Hugo, too, learns to rely on memory, and “records in his heart everything his eyes see.” In the ghetto, he takes in “the people who enter the house in a panic and spit out a horrifying bit of news” and those who “sit by the table and don’t utter a word.” Later, in Marianna’s closet, Hugo listens closely to the goings on beyond the door.
Often, Hugo imagines reuniting with his parents. But the Russian victory—after the boy’s nearly two years in hiding—brings with it new worries. Marianna, having slept with German soldiers, is accused of collaboration, and it is this cruel irony that ultimately separates her from the boy.
This isn’t the author’s first attempt at capturing the experiences of the Holocaust through the eyes of a child. The Story of a Life, his critically acclaimed memoir, recreates the past by recalling the author’s own idyllic childhood in Czernowitz and the ways in which it was so suddenly and irreversibly shattered. Similarly, the novel Tzili depicts a young girl “devoid of charm and almost mute,” who is left behind when her family escapes to safety. Like the young Appelfeld, Tzili spends the war years wandering through the forests, at one point seeking refuge with a prostitute.
With Blooms of Darkness the author has once again set out to evoke a Jewish child’s experiences of loss and loneliness in war-ravaged Europe. The novel has all the characteristic trademarks of an Appelfeld work, yet it is less effective than many of his earlier books. Perhaps this is because reticence can only go so far, especially when the author is revisiting themes he has already explored at length.
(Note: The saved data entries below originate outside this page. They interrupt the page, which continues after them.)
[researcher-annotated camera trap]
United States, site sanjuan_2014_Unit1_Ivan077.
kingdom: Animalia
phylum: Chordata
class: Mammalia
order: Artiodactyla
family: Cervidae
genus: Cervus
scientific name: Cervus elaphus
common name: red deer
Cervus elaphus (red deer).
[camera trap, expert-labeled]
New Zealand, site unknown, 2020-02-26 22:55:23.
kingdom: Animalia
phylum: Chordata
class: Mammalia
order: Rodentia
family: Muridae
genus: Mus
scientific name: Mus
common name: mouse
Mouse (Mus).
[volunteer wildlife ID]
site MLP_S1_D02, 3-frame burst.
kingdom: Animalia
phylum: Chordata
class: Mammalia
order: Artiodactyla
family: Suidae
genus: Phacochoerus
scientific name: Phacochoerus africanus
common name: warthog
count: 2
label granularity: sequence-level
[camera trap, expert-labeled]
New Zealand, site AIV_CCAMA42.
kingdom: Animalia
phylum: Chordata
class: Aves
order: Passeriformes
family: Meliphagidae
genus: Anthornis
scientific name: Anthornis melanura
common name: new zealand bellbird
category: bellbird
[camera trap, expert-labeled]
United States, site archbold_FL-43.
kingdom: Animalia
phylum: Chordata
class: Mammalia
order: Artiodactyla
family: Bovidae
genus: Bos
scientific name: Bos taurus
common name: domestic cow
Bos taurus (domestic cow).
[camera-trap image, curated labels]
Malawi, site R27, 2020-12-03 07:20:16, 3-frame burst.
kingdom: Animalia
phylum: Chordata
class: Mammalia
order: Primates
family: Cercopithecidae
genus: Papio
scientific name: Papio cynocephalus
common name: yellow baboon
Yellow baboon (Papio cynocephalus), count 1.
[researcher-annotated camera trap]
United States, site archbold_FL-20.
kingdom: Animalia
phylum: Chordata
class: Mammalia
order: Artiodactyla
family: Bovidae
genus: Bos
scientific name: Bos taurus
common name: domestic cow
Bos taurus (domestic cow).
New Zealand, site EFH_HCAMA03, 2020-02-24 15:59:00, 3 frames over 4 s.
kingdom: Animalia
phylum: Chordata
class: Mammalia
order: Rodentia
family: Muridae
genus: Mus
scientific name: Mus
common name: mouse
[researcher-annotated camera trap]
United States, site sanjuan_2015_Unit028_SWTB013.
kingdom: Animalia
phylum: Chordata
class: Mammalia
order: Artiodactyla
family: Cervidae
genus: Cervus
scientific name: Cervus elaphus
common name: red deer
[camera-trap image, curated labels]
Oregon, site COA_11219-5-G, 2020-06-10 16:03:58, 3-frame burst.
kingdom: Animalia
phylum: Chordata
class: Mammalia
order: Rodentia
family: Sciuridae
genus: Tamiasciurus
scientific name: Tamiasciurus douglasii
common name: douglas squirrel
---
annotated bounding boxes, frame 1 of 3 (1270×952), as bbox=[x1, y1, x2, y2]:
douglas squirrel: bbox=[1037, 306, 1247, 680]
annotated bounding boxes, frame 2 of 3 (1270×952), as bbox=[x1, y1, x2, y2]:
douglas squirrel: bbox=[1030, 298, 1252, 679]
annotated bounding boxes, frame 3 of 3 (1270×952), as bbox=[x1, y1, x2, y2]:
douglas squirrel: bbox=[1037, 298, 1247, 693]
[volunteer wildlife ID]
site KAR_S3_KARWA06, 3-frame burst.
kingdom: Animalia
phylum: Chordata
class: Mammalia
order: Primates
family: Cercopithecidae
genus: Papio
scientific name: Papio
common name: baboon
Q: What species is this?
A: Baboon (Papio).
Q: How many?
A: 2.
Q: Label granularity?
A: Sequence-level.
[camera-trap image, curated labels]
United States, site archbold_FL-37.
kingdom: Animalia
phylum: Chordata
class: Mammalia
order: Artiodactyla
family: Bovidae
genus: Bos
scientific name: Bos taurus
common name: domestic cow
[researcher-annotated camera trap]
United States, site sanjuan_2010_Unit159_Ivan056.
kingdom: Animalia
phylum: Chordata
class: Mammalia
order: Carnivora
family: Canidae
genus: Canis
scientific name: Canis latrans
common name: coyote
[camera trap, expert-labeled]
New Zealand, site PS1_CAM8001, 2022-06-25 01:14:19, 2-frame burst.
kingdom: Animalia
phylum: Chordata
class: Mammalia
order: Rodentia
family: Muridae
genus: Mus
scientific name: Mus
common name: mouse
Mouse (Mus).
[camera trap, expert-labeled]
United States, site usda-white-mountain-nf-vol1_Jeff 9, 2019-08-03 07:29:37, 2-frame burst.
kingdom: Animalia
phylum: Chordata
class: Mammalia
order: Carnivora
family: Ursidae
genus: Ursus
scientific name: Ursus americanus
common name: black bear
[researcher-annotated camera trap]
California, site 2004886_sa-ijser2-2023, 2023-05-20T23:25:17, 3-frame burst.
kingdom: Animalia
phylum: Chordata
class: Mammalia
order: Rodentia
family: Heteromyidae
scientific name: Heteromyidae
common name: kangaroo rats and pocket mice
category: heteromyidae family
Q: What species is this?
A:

Still, this is a powerful novel and the mood of isolation that pervades the book’s final chapters is particularly haunting. Returning to his hometown, Hugo discovers that much is familiar and little has changed, except that “here and there a tree has been uprooted, and a sapling has been planted in its place.”
In the town square, refugees have gathered to seek out loved ones and try to get their bearings. Communication is difficult, if not impossible. A woman harasses a man, demanding to be told what happened at the camps. But the man refuses to speak. Observing the emaciated survivors, Hugo notes, “it is obvious that something within them has died. And the part that is left can’t explain what has happened to them.”